Tax Controversy Alert
01.14.04

The coming year in the Federal tax area here in Washington, D.C. is more difficult than most to predict. Major, un-passed tax legislation from last year remains pending, but because it is a Presidential election year (and one that promises to be highly partisan), popular sentiment is that it may be hard for the politicians to agree to pass anything. There will be new players with potential new agendas at key positions within the tax system, including at the IRS and Treasury. Tax administration is clearly moving in a new direction, away from an emphasis on taxpayer education/service and towards tax compliance, but constraints on IRS resources make it unclear how much change we will see in the compliance area. For all of these and other reasons, it is hard to know what the specifics of 2004 are likely to be. For the reasons explained below, however, we believe certain important trends in the Federal tax area are clear.

Tax Legislation

There are an unusually large number of tax bills that were considered but not passed last year, including bills dealing with expiring tax provisions, technical corrections, individual taxes (charitable deductions, child credit refunds, estate tax repeal, expatriate limitations, simplification, and taxpayer protections), the pension funding rate fix, energy tax incentives, international taxes (ETI replacement, earnings stripping, and simplification), the internet tax moratorium, and comprehensive tax compliance (tax shelters, corporate sanction deductions repeal, and corporate inversions). Several of these bills were considered extensively last year, and Treasury and Congressional staff indicate that prospects are good for passage this year of at least some of them. See Treasury’s FY ‘05 Budget Proposals (announced January 13, 2003). However, election year vagaries make predictions hazardous on specific provisions of the pending legislation. Possible but unlikely is a major tax bill. More likely is a limited tax bill, perhaps with some of the tax compliance provisions to pay the cost. Because the legislative window is expected to be short in this election year, what happens before the Memorial Day recess is likely to be key.

As an example of how unpredictable tax legislation this year may be, consider that President Bush last year proposed a budget that included an estimated present value of the future costs of Federal retirement and healthcare programs (Social Security, Medicare, and Medicaid). That is, the President’s budget discounted to present value the estimated future budget deficits attributable to the retirement and healthcare costs of the baby boomers. The result is an eye-popping $42 trillion present value, which the President says we need today if we are to pay for such benefits in the future. Earlier this month, the Brookings Institute presented a report and announced a panel presentation by prominent Democrats generally agreeing with the estimate and taking the President to task for his tax and fiscal policies in light of the estimate.

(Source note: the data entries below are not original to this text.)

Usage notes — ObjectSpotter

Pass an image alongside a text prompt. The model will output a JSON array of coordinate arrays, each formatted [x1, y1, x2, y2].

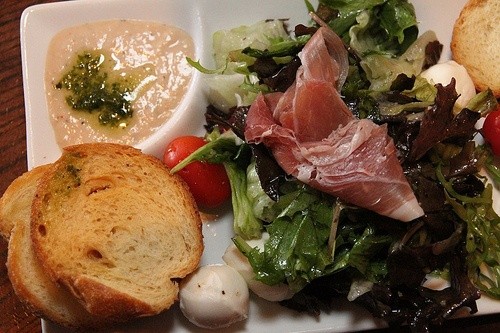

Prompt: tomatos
[[161, 135, 232, 209]]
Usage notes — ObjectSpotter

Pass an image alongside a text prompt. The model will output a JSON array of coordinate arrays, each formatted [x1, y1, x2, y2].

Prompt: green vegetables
[[168, 0, 500, 333], [0, 144, 204, 329]]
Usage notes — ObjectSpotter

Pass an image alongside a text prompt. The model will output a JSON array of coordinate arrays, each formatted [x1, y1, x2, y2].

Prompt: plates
[[19, 1, 499, 333]]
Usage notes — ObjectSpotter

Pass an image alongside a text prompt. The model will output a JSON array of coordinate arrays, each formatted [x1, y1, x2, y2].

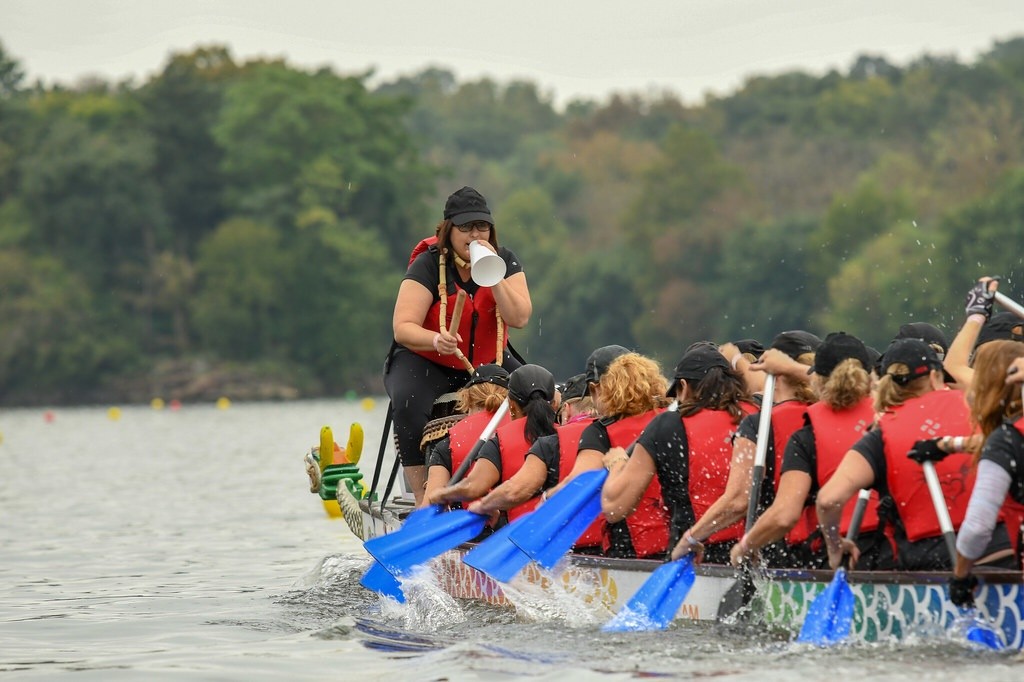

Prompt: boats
[[302, 423, 1024, 660]]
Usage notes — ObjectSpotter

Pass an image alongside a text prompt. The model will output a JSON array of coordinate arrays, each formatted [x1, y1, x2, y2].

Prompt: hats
[[580, 344, 632, 401], [444, 186, 494, 225], [665, 346, 732, 398], [805, 332, 873, 380], [882, 337, 944, 385], [508, 364, 555, 403], [866, 345, 881, 373], [876, 322, 948, 361], [969, 312, 1024, 368], [733, 339, 764, 363], [560, 373, 593, 403], [465, 364, 509, 389], [749, 331, 821, 364], [687, 341, 717, 356]]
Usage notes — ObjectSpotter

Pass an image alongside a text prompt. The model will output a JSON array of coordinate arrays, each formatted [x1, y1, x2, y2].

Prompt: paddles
[[506, 398, 681, 570], [992, 291, 1024, 320], [714, 372, 777, 639], [361, 486, 551, 582], [356, 395, 510, 605], [917, 454, 1006, 654], [598, 547, 699, 631], [794, 483, 871, 646], [460, 508, 532, 587]]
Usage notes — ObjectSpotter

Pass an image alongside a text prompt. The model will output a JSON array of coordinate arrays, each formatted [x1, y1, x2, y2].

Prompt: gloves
[[906, 437, 947, 465], [949, 572, 978, 609]]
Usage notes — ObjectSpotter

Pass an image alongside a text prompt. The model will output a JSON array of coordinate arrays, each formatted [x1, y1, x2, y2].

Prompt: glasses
[[453, 222, 491, 232]]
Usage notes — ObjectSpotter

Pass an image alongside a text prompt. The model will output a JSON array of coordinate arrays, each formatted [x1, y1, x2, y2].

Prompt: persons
[[417, 272, 1024, 606], [381, 186, 531, 508]]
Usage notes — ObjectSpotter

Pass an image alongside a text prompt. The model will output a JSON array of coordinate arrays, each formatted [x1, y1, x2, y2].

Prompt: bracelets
[[684, 530, 697, 544], [740, 535, 750, 552], [954, 436, 964, 451], [732, 354, 743, 370], [432, 334, 440, 351]]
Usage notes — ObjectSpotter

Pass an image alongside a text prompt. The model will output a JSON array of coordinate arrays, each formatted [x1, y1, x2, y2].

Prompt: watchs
[[943, 436, 955, 453]]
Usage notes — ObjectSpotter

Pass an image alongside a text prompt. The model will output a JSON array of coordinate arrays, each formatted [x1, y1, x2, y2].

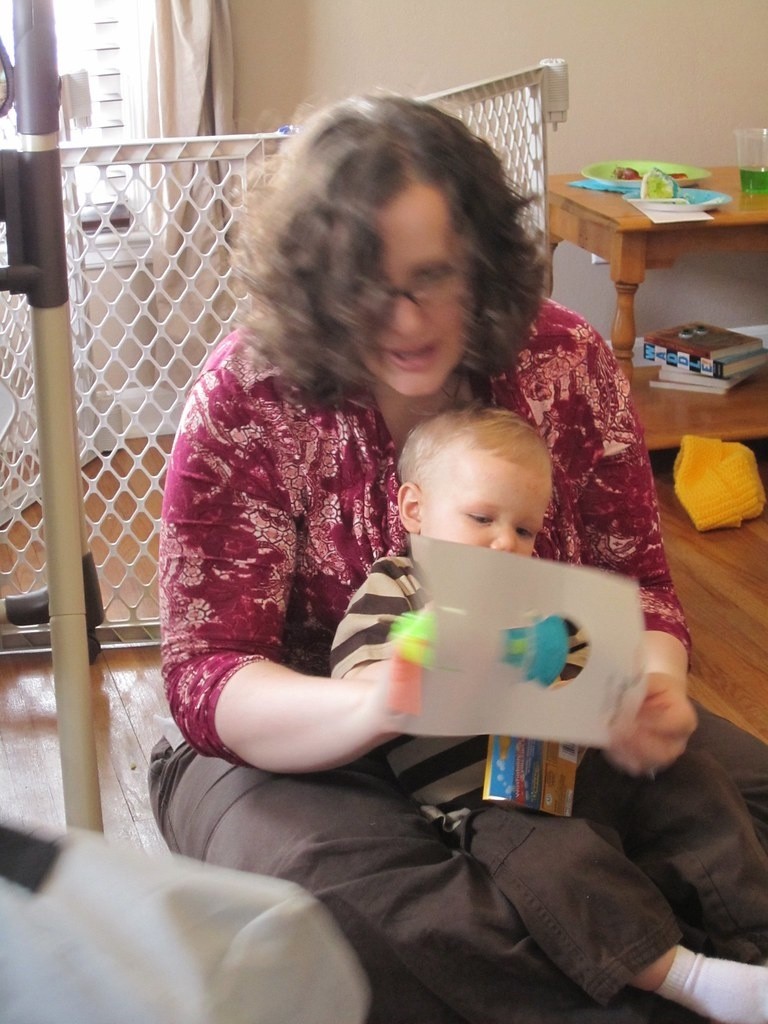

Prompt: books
[[644, 322, 768, 395]]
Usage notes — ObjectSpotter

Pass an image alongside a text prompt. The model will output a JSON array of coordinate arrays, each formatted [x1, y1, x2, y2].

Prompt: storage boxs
[[481, 735, 577, 817]]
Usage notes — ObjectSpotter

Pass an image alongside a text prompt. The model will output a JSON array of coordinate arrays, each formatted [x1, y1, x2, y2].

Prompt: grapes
[[616, 167, 688, 181]]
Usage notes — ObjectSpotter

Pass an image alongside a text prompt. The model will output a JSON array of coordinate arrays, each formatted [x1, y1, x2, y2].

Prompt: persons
[[328, 409, 768, 1024], [149, 94, 768, 1023]]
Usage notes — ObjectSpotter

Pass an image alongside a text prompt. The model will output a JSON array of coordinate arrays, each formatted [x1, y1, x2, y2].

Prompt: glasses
[[345, 265, 476, 323]]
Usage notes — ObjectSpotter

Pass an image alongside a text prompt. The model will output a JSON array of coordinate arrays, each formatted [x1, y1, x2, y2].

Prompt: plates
[[622, 189, 732, 212], [580, 159, 712, 188]]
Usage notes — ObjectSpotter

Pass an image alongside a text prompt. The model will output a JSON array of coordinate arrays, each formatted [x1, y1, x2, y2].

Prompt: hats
[[673, 435, 767, 532]]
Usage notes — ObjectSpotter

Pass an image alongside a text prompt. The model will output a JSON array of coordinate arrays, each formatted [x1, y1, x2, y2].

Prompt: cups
[[734, 128, 768, 194]]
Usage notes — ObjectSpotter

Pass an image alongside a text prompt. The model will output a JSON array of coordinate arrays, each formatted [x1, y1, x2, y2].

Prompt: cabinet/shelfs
[[547, 166, 768, 449]]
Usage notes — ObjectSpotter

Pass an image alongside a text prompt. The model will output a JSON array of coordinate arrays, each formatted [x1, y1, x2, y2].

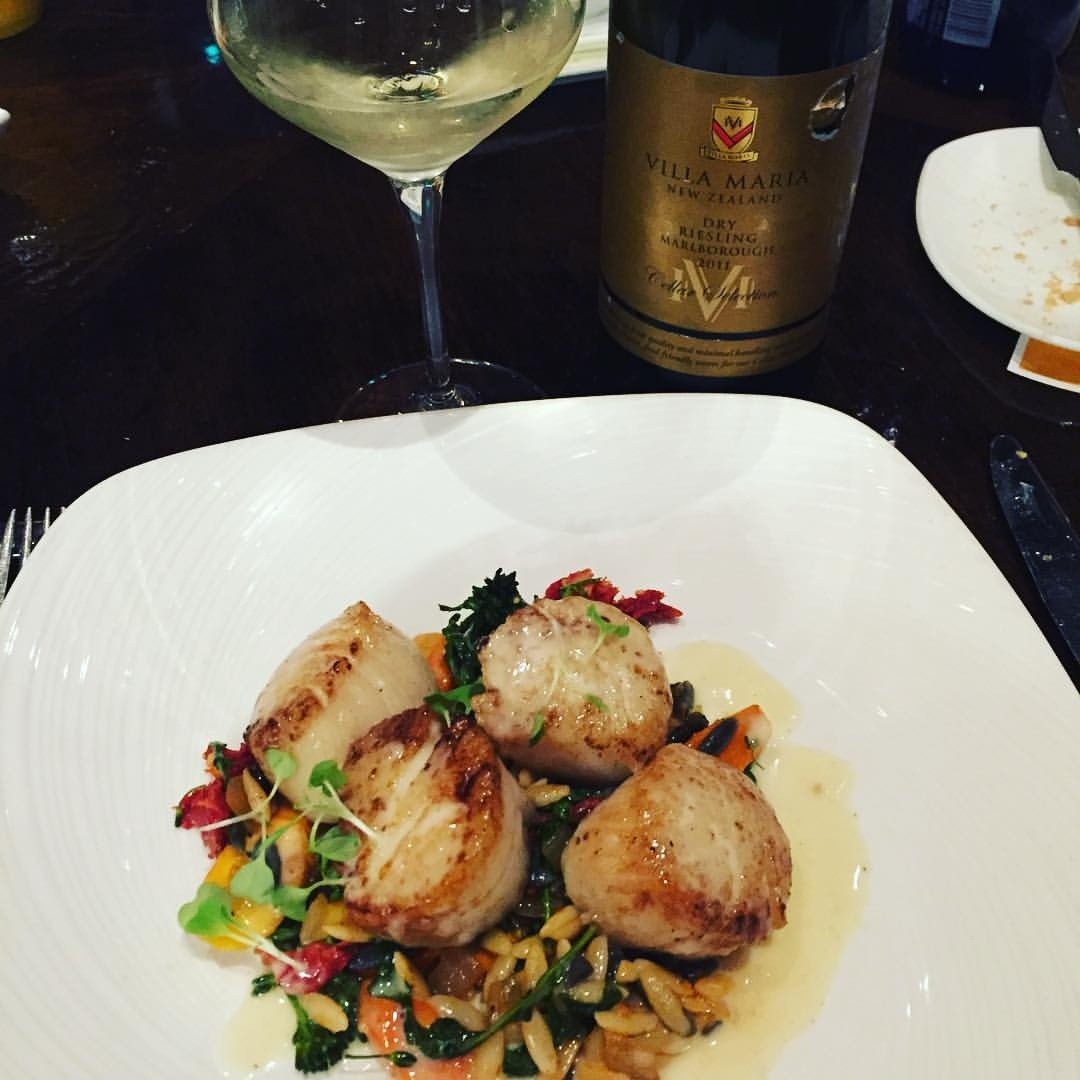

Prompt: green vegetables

Regardless of your political persuasion, if this type of issue were to arise during the Presidential campaign, both parties likely would agree on at least one thing, the need to ensure that our tax system operates as effectively as possible to collect the proper amount of taxes, so that the prospect of raising future taxes to pay the boomers’ benefits is minimized. The ramifications of such a bipartisan agreement, if it were to occur, are difficult to predict, but it could have a major impact on the tax matters discussed above and below. The essential point is that the need for our tax system to operate, and be perceived as operating, fairly and effectively to ensure that everyone pays his, her, or its “fair share” is again in vogue, and that has ramifications for purposes of the present tax discussion.

Tax Policy and Administration

Assistant Secretary for Tax Policy Pam Olson has announced she will be leaving at the end of February. Her replacement is uncertain, particularly since the Senate confirmation window is expected to close earlier than usual in a partisan Presidential election year. The Senate is expected to confirm President Bush’s nomination of Don Korb to become the Chief Counsel after Senate Finance hearings in the early part of the coming year. Additional staff changes at Treasury are always possible, as many staffers have been in their positions for at least three years. Bob Green, previously with Proctor & Gamble, recently was appointed as the U.S. Competent Authority.

Commissioner Everson has been putting his new team in place, and with Don Korb’s anticipated confirmation, his team should be on board. The new Commissioner is taking a very tough stance on tax noncompliance. During his confirmation hearings last year, he stated:

The IRS must deter those who might be inclined to evade their tax obligations, and appropriately pursue those who actually do. A substantial element of a proper enforcement posture will be closer work with practitioners. There are clear signals that professional standards have eroded in some corners of the practitioner community. Attorneys and accountants should be the pillars of our tax system, not the architects of its circumvention.

As the new Commissioner, Everson last year sent continued signals that he intends to get tough on the promoters, users, and facilitators of overly aggressive tax reduction transactions (“TRTs”). The reason became apparent last year, as it became increasingly clear that the IRS is facing a widespread tax noncompliance problem that includes not just large corporations, but taxpayers of all sizes and kinds. Each of the IRS operating divisions last year announced major, new initiatives to deal with indications of substantial and growing tax noncompliance, including not only LMSB for large and mid-sized businesses and SBSE for smaller businesses, individuals, and trusts, but also TEGE for charities and other tax-exempt organizations, retirement plans, and tax-exempt bonds.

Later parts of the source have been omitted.